|Support type:||Scholarships in Brazil - Post-Doctorate|
|Effective date (Start):||September 01, 2019|
|Effective date (End):||August 31, 2021|
|Field of knowledge:||Health Sciences - Medicine|
|Principal Investigator:||Eliana Pereira de Araujo|
|Home Institution:||Faculdade de Enfermagem. Universidade Estadual de Campinas (UNICAMP). Campinas , SP, Brazil|
|Associated research grant:||13/07607-8 - OCRC - Obesity and Comorbidities Research Center, AP.CEPID|
In the past few decades, the study of Brown Adipose Tissue (BAT) thermogenesis in adult human brought new insights to the problem of obesity. The presence of this tissue in newborn was already known and its importance to maintain body temperature and survival are undeniable. A recent study from our group demonstrated that mice lacking IL10, an anti-inflammatory cytokine, are incapable to respond to cold due to mitochondrial defects on BAT. Humans that have deficiency in IL10 also exhibit similar mitochondrial problems. In this context, SIDS (Sudden Infant Death Syndrome) is an important cause of death in newborns during the first year of life and can be defined as death with not known cause even after thorough investigation.

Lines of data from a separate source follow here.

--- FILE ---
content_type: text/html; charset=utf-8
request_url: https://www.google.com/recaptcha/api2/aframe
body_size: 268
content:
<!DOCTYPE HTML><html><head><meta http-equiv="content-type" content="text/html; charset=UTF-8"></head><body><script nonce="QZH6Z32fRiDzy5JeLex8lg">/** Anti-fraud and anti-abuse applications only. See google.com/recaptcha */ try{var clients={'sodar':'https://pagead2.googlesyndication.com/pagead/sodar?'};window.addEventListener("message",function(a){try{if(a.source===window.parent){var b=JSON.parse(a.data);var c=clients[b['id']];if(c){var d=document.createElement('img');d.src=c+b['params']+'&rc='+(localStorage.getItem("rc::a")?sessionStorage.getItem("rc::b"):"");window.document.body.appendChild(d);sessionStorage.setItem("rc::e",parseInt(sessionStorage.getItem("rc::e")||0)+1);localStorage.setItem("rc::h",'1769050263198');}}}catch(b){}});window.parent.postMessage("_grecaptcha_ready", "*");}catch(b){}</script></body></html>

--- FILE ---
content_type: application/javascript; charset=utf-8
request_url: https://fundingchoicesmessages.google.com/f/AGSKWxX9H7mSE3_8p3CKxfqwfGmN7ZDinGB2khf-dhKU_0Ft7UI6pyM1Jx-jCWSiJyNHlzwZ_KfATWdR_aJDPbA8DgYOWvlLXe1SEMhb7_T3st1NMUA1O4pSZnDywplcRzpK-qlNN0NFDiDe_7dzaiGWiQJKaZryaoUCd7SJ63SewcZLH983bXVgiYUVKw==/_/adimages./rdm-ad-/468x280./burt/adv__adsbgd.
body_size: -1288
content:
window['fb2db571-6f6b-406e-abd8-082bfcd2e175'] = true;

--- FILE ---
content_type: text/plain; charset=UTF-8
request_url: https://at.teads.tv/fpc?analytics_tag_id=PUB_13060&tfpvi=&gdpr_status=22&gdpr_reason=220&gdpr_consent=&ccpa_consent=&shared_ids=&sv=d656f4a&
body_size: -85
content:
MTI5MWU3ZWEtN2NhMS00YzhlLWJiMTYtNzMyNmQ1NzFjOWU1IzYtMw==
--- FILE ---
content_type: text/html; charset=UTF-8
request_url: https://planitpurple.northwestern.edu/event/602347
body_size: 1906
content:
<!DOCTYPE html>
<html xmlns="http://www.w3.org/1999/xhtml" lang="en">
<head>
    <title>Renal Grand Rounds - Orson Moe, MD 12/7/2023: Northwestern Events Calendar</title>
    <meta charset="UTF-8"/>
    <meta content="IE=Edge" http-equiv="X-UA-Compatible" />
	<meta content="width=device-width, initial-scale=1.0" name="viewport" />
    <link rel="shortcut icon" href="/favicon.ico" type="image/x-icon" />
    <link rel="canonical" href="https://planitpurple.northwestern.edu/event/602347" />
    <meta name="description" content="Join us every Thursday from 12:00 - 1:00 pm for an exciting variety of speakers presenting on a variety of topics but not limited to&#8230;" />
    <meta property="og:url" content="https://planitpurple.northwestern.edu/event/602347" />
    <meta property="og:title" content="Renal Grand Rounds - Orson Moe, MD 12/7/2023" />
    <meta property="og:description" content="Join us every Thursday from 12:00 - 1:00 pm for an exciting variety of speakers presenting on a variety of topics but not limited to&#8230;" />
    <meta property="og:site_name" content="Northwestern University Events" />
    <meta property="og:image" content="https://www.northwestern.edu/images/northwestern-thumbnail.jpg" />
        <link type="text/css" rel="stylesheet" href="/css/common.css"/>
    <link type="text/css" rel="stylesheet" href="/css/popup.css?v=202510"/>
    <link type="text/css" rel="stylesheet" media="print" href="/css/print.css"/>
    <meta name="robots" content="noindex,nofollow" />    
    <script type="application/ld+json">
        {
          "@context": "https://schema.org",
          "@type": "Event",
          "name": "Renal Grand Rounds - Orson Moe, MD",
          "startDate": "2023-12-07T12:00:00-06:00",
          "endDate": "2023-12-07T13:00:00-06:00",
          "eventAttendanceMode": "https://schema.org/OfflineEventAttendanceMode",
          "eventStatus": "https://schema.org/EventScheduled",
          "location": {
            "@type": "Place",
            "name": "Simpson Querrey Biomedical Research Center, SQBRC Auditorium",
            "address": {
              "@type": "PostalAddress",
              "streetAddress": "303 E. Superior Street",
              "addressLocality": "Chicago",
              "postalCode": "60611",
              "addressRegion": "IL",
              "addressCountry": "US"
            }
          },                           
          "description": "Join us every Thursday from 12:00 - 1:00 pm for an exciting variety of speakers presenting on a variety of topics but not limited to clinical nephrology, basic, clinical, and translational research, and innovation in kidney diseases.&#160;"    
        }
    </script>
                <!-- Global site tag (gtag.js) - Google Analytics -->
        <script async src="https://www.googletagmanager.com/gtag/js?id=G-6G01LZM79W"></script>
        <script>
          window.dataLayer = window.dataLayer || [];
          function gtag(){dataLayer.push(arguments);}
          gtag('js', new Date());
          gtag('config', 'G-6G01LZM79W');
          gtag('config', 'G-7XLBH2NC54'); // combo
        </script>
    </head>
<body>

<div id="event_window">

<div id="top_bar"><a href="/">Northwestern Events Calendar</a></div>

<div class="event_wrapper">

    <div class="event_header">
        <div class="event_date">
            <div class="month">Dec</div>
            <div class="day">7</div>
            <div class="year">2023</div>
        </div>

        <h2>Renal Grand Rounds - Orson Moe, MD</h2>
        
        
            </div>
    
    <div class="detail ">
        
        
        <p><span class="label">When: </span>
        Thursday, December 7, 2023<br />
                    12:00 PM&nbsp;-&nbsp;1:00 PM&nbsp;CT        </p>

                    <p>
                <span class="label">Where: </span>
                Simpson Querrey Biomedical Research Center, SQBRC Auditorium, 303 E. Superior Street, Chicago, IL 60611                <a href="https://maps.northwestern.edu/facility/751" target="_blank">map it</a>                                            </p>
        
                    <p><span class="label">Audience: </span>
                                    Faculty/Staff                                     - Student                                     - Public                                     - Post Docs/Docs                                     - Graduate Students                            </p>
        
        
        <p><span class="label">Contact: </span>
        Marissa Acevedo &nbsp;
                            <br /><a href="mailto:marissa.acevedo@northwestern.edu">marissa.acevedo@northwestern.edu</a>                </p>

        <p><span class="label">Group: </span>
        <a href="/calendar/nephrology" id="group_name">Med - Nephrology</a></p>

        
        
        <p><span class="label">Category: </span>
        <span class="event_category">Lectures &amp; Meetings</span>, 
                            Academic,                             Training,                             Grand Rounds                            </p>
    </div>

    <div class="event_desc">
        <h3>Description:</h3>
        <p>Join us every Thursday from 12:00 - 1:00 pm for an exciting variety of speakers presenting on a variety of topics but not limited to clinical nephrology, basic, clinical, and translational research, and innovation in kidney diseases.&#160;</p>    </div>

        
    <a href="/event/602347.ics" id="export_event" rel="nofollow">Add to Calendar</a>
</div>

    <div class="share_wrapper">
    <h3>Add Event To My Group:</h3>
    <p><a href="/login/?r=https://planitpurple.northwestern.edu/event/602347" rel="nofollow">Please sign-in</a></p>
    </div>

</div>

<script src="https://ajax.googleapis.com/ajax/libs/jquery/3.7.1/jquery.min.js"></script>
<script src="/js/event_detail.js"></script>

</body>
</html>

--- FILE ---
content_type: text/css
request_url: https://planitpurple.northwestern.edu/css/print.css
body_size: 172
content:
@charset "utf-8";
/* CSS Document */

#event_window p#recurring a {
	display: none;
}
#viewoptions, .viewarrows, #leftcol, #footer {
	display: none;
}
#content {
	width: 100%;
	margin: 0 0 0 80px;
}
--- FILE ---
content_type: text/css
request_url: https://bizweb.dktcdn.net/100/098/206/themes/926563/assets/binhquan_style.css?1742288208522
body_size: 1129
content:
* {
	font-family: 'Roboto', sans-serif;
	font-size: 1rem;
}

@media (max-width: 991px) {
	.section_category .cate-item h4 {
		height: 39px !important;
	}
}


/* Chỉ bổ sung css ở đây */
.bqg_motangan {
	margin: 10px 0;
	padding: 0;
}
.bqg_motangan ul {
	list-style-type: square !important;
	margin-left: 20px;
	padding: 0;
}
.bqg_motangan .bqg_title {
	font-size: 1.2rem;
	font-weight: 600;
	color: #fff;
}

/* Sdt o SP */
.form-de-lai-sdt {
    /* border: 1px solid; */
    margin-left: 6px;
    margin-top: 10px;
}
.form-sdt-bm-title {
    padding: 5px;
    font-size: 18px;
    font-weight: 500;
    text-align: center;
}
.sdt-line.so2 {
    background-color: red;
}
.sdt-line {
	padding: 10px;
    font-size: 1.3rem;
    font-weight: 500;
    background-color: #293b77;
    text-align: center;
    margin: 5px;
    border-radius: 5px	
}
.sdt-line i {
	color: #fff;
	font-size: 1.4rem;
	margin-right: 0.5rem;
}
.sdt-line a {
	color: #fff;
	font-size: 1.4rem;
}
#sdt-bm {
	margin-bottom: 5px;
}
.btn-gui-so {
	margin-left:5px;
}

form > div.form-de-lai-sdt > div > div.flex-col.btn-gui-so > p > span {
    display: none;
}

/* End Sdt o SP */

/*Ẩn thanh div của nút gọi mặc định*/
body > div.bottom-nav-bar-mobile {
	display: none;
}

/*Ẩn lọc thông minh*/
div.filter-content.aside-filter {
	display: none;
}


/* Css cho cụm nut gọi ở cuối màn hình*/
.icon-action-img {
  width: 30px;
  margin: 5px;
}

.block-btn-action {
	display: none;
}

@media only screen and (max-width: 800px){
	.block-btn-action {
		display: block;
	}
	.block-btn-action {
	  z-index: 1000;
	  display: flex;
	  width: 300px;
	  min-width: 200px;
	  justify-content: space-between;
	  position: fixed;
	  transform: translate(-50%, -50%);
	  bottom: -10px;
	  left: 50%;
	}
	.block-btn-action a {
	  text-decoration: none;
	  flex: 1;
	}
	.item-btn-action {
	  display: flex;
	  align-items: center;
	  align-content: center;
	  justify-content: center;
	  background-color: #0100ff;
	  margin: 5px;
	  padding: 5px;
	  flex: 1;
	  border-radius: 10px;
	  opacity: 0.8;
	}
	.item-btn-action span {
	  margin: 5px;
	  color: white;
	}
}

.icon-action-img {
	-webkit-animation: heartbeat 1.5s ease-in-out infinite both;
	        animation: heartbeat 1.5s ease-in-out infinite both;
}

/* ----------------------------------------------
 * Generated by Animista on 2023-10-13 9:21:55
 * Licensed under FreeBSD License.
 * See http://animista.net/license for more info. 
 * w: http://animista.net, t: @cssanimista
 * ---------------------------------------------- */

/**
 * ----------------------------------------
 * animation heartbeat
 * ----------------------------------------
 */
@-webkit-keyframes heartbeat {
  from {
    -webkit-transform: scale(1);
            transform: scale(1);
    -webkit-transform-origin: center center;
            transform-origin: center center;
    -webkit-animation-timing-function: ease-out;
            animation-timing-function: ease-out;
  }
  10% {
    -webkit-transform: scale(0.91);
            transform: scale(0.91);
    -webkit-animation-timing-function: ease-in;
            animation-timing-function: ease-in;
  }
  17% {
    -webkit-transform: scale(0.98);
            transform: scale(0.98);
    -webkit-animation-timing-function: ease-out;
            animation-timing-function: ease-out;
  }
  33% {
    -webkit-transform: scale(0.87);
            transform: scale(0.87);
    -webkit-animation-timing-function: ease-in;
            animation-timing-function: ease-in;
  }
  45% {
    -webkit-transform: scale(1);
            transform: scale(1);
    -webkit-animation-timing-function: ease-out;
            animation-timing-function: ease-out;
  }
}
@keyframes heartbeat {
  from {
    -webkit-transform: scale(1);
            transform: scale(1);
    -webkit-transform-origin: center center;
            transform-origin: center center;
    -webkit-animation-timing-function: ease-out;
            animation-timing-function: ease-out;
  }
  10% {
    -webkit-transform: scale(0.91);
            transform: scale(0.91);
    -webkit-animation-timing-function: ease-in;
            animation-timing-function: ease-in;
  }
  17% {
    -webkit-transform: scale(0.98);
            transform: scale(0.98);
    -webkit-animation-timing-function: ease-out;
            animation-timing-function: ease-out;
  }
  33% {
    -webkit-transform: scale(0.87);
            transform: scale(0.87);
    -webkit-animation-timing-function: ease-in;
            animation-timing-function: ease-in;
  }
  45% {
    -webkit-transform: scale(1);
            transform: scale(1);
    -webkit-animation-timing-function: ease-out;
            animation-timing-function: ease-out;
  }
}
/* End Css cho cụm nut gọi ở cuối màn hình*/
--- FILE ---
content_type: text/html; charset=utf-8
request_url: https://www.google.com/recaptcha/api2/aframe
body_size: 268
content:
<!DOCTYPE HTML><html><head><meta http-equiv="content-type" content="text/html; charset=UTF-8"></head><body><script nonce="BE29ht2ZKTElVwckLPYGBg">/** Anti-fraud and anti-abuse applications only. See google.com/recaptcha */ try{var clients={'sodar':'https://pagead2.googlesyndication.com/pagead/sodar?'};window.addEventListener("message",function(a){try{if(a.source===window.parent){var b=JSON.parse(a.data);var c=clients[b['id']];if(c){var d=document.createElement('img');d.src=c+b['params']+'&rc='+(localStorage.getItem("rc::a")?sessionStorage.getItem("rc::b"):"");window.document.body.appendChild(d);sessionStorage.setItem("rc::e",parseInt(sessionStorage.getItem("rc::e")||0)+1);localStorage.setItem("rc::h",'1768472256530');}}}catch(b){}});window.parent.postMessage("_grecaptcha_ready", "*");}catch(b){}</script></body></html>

Despite the efforts to unravel its cause, the mechanisms leading to SIDS remain unclear. A study published recently described immunological polymorphisms in SIDS cases and found strong association between IL10 gene variations and the disease. To address this issue, our aim is to evaluate the importance of IL10 in body temperature regulation both in human newborns and mouse model. Besides that, explore therapeutic strategies to increase BAT function to overlap IL10 absence, perhaps through CD1, an immune molecule recently described as a BAT activator and immunological regulator in the central nervous system.